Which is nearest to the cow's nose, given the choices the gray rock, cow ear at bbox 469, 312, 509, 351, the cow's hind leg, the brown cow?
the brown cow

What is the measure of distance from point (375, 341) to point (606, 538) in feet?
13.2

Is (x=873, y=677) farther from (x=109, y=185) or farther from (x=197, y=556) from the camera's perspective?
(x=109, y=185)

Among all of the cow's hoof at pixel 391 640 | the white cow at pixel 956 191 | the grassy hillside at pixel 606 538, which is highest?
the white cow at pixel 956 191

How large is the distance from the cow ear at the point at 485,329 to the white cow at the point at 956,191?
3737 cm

....

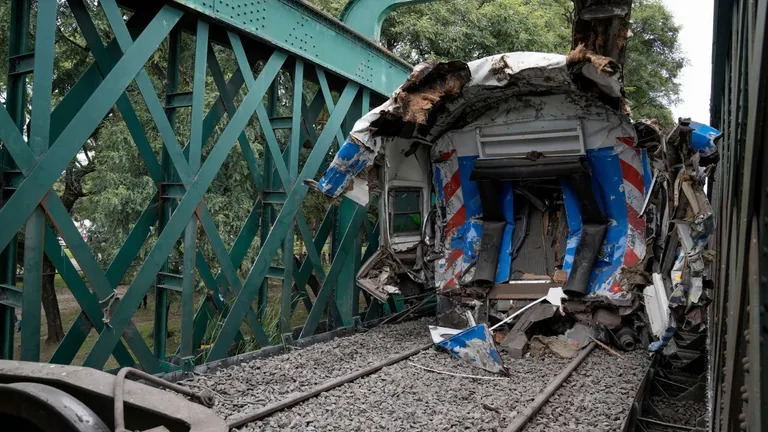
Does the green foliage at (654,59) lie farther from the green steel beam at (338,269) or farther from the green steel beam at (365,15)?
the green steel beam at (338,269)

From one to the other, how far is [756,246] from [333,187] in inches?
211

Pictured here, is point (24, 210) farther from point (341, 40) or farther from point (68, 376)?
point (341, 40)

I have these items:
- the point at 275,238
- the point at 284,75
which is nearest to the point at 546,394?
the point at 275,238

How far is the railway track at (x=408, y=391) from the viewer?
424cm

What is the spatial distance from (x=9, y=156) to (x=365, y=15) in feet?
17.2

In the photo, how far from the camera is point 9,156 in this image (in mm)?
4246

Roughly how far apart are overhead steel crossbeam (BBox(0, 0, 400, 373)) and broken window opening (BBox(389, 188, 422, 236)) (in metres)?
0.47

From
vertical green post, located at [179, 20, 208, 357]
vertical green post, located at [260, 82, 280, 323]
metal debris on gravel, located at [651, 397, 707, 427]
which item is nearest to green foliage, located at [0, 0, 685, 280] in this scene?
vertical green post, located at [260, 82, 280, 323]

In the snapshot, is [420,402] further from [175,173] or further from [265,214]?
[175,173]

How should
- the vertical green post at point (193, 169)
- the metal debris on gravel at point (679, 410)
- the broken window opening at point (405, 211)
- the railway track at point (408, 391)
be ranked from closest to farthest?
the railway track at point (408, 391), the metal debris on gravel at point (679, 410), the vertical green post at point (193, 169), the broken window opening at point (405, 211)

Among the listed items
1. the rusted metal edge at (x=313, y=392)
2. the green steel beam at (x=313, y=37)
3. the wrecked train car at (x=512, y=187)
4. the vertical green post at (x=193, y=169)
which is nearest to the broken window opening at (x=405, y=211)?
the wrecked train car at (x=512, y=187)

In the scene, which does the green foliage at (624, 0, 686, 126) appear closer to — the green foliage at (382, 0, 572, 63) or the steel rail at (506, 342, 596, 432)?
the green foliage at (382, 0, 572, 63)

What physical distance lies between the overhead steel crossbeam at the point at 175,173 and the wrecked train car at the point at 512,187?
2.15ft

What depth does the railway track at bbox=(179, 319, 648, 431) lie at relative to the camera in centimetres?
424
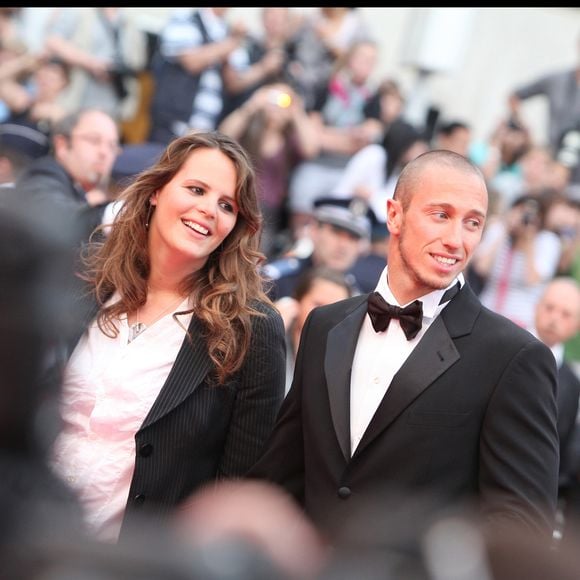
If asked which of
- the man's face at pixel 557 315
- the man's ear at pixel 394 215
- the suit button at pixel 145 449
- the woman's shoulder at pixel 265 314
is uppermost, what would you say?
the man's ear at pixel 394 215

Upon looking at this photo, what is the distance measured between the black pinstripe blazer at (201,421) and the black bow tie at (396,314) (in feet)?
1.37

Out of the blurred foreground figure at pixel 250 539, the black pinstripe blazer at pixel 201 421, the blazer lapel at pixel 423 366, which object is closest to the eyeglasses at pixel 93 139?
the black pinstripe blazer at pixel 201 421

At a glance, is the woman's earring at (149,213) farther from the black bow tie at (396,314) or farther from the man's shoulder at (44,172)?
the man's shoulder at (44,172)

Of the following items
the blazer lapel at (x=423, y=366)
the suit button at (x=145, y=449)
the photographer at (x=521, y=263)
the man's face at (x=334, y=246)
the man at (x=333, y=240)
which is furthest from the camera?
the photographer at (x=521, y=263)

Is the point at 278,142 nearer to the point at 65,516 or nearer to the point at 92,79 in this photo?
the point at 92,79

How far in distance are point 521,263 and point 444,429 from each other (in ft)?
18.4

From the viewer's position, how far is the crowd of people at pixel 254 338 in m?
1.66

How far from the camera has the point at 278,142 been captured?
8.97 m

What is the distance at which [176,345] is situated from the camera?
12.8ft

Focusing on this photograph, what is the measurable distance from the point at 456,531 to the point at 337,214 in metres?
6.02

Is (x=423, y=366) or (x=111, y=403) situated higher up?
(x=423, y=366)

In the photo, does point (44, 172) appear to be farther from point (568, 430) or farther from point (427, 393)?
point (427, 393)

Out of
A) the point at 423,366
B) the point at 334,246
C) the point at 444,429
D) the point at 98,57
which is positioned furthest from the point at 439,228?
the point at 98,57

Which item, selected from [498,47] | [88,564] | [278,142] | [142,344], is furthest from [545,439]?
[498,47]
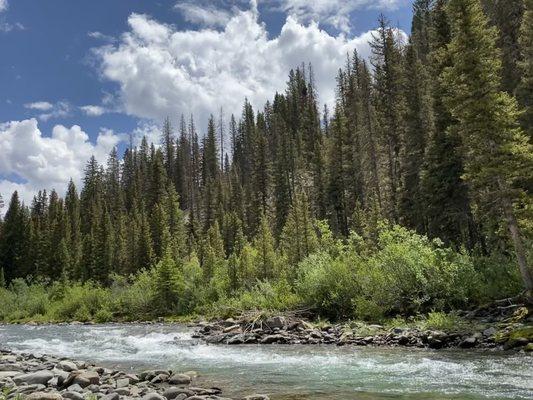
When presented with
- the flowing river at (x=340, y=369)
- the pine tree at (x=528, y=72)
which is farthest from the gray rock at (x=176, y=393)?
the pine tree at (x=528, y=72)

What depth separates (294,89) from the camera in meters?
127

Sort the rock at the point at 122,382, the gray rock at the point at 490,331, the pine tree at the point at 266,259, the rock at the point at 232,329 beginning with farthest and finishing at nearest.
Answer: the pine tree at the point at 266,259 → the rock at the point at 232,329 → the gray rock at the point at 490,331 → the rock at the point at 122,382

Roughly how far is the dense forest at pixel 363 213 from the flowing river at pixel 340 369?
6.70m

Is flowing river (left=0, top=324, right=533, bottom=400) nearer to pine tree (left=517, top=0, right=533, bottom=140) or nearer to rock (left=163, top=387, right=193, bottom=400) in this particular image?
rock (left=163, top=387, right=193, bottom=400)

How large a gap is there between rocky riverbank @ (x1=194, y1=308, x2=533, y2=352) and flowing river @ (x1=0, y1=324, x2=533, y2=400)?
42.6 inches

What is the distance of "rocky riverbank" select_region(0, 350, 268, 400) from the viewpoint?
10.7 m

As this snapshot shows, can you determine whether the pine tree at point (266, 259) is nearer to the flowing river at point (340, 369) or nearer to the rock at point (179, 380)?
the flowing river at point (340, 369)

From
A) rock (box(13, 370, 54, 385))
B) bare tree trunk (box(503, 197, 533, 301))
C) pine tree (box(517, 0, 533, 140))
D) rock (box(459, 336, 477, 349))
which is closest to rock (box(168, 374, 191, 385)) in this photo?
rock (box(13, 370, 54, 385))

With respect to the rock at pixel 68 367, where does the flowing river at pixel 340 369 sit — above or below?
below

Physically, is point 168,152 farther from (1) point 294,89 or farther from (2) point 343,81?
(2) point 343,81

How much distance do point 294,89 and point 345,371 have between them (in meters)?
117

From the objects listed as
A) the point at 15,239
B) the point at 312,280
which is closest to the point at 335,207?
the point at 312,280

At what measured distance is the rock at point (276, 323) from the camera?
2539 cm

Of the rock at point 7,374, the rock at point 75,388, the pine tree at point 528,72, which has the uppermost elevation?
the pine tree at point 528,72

....

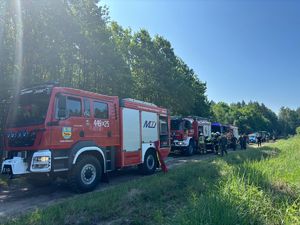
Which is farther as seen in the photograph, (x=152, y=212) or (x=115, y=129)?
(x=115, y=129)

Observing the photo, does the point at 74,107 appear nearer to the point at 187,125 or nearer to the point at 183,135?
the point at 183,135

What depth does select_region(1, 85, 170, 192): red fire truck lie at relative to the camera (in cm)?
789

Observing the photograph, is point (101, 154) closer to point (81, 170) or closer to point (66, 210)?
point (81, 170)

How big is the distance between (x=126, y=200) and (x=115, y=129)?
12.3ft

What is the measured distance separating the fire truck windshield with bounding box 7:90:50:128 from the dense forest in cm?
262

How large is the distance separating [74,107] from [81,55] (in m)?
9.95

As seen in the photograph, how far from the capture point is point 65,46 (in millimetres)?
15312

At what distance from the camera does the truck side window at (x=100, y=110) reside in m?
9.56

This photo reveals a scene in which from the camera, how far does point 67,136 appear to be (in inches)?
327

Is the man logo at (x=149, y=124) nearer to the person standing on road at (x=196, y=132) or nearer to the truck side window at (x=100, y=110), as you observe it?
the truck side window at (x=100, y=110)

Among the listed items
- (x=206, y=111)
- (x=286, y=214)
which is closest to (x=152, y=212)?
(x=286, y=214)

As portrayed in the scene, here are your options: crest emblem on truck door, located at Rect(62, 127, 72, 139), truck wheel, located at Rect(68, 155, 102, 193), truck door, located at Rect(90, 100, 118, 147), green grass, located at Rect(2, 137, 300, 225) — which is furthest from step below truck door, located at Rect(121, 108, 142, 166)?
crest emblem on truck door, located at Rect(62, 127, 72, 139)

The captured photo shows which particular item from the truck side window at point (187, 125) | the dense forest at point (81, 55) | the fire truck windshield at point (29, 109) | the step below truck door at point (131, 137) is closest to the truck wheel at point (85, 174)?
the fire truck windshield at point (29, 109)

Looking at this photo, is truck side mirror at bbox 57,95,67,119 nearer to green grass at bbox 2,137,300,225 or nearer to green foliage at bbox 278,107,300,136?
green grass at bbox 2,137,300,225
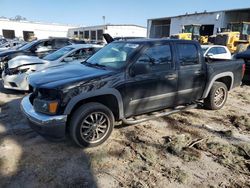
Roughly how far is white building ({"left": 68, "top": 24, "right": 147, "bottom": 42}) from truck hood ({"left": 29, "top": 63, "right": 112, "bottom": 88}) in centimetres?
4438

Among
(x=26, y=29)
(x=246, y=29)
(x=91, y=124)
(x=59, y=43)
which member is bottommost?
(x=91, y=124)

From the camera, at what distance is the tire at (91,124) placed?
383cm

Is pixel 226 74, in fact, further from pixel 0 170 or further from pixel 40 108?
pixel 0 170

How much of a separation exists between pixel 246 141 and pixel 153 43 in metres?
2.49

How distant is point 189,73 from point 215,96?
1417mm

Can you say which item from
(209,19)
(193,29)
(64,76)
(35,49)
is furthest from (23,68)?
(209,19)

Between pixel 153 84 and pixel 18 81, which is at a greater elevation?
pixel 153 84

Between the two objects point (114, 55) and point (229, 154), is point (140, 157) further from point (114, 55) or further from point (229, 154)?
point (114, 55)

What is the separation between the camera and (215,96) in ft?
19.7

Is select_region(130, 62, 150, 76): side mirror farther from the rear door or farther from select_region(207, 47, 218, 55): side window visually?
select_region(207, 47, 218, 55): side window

....

| Exercise task |
Return each line in the material above that contains the string "mirror". The match is case-sensitive.

| Completed exercise |
Looking at this photo, is truck side mirror at bbox 57,95,67,119 nearer to green grass at bbox 2,137,300,225 or nearer to green foliage at bbox 278,107,300,136?
Is select_region(130, 62, 150, 76): side mirror farther from the rear door or farther from select_region(207, 47, 218, 55): side window visually?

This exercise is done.